Models

We provide a model that enables lemmatization of Swedish text following the SUC3 standard. Note that SUC3 lemmatization does not exactly match the SALDO standard that is used in our Korp resources.

SUC3 was randomly split into training, validation and test sets (80:10:10). The model was trained for 30 epochs using the default Stanza settings. The accuracy on the test set is 99.18.

Lemmatizing and training

Clone Stanza and install the necessary dependencies. We improved some of the shell scripts that are used to launch Stanza, and we strongly recommend that you download them from here and put them in stanza/scripts (replacing the original scripts if necessary).
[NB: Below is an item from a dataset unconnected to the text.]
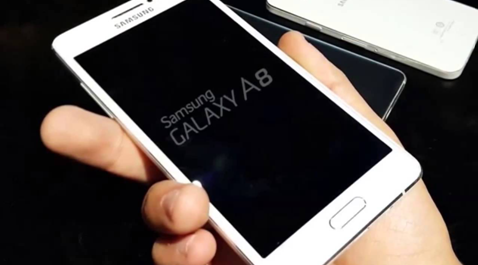 Samsung Galaxy A8 : Review of Samsung Galaxy A8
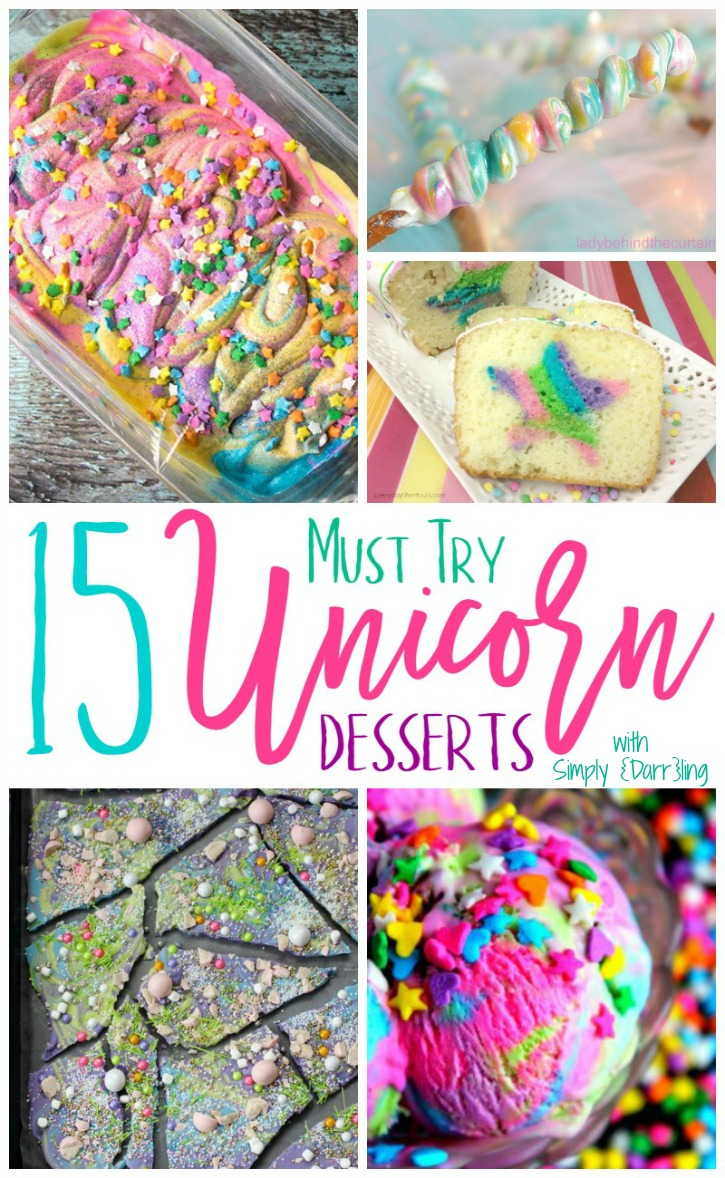 15 Must Try Unicorn Desserts Simply Darr Ling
Stanza was created for parsing UD treebanks in the first place and it assumes that corpora names follow the UD conventions (even if they do not follow the UD annotation scheme). For this reason, your files have to be placed in the folder stanza/corpora/UD_Language-Treebank, where Language is the language name and Treebank is the treebank name (e.g. UD_Swedish-Suc). The files have to be named lang_treebank-ud-set.conllu, where lang is a two-letter code for language (sv), and set is train, dev or test (e.g. sv_suc-ud-train.conllu). Use a Linux-like environment. GPU is strongly recommended.

Lemmatizing

Unzip the model and place the .pt file in stanza/saved_models/lemma. Run bash scripts/lemma.sh UD_Swedish-Suc to lemmatize a test set using a pretrained model. The output file will be created in the stanza/corpora folder.

Training your own models

Run bash scripts/run_lemma.sh UD_Swedish-Suc gold.